─── PROVIDED RECORDS ───

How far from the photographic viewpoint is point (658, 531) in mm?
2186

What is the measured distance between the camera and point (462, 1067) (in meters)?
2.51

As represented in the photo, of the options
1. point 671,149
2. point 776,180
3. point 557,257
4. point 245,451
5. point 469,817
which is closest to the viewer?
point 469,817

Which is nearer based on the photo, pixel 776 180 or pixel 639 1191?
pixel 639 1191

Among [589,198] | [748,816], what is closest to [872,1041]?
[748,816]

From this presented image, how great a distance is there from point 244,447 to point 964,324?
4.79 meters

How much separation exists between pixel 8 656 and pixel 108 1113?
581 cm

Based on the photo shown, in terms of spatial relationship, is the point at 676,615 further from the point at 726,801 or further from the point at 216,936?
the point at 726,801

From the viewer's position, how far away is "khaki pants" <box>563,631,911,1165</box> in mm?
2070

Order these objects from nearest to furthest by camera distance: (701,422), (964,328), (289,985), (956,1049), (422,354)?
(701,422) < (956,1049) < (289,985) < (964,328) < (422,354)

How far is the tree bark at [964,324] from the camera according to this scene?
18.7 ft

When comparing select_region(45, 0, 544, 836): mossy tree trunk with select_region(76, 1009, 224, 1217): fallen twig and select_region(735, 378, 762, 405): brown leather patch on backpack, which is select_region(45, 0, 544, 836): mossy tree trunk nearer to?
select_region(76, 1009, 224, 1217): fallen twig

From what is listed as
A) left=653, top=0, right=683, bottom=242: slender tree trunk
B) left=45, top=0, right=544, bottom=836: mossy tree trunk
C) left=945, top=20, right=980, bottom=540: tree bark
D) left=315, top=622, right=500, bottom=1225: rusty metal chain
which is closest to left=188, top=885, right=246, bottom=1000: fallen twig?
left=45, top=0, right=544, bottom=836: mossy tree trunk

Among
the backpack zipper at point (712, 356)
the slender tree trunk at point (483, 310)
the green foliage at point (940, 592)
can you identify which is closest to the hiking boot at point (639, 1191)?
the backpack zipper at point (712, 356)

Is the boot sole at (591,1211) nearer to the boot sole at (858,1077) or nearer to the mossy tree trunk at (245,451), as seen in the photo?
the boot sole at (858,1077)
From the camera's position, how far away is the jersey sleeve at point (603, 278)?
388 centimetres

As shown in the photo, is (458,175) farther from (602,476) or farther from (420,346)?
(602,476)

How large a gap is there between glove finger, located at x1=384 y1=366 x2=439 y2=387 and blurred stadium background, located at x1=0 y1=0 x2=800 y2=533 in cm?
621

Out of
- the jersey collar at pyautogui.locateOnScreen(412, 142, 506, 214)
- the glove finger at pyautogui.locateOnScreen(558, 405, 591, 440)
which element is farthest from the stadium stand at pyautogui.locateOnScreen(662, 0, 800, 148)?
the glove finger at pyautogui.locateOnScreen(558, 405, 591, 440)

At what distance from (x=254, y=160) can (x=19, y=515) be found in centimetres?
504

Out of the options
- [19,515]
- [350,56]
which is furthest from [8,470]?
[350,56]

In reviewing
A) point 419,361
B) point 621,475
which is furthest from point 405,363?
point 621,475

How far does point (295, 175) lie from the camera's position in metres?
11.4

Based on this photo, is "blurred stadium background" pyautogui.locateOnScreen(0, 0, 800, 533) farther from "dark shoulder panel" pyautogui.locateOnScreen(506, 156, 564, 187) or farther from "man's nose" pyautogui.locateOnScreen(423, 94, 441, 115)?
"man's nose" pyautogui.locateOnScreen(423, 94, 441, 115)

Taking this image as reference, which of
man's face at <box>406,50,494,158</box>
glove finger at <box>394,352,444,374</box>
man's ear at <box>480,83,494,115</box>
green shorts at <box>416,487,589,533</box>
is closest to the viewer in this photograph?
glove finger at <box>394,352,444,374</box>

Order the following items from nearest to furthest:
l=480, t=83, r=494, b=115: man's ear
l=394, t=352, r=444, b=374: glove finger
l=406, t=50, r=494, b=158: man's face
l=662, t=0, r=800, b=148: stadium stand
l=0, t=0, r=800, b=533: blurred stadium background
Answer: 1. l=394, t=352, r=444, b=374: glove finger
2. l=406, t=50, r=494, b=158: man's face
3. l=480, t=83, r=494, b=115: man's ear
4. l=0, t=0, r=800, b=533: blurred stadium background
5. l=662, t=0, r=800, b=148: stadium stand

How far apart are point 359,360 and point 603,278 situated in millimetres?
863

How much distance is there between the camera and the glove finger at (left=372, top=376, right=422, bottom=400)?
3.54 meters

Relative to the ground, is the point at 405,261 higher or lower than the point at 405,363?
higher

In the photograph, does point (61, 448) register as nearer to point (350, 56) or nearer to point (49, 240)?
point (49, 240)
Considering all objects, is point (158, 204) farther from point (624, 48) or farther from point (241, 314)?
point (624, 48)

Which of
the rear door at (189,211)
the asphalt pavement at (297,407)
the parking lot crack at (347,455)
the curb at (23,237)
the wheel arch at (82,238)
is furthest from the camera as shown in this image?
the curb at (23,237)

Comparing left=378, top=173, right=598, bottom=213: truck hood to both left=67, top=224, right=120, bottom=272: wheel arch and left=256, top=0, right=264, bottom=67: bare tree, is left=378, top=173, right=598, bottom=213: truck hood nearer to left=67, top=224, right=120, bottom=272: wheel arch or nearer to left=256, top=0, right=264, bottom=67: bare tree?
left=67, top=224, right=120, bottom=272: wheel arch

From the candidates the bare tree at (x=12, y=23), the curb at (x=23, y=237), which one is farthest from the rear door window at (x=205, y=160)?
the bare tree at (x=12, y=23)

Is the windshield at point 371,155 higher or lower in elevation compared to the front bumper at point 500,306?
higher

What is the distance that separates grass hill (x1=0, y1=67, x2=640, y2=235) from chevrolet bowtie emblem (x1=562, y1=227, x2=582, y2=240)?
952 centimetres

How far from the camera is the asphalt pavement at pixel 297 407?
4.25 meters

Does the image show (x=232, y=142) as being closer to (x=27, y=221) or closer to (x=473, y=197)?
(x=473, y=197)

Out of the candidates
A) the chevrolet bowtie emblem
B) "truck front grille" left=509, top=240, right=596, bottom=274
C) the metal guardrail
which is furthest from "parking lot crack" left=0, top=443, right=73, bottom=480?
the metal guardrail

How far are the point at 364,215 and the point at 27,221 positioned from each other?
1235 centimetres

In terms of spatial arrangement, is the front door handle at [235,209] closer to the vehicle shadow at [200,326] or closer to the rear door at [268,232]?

───

In the entries above, take the line containing "What is the distance" and each later line through the last, and repeat them exactly. Output nothing else.

THE REPLY
What is the distance that separates grass hill (x1=0, y1=67, x2=640, y2=235) from chevrolet bowtie emblem (x1=562, y1=227, x2=582, y2=240)?
952 centimetres

How far from the camera is the asphalt pavement at pixel 297 407?
4.25 meters

Does the image show (x=232, y=142) as being closer to (x=27, y=221) or closer to (x=473, y=197)?
(x=473, y=197)

Out of the candidates
A) the chevrolet bowtie emblem
B) "truck front grille" left=509, top=240, right=596, bottom=274
C) the metal guardrail
which is furthest from "parking lot crack" left=0, top=443, right=73, bottom=480?
the metal guardrail

How far are the point at 364,215 and the point at 27,221 positioned from each other?
1235 centimetres

In terms of spatial arrangement, is the front door handle at [235,209] closer to the vehicle shadow at [200,326] or closer to the rear door at [268,232]?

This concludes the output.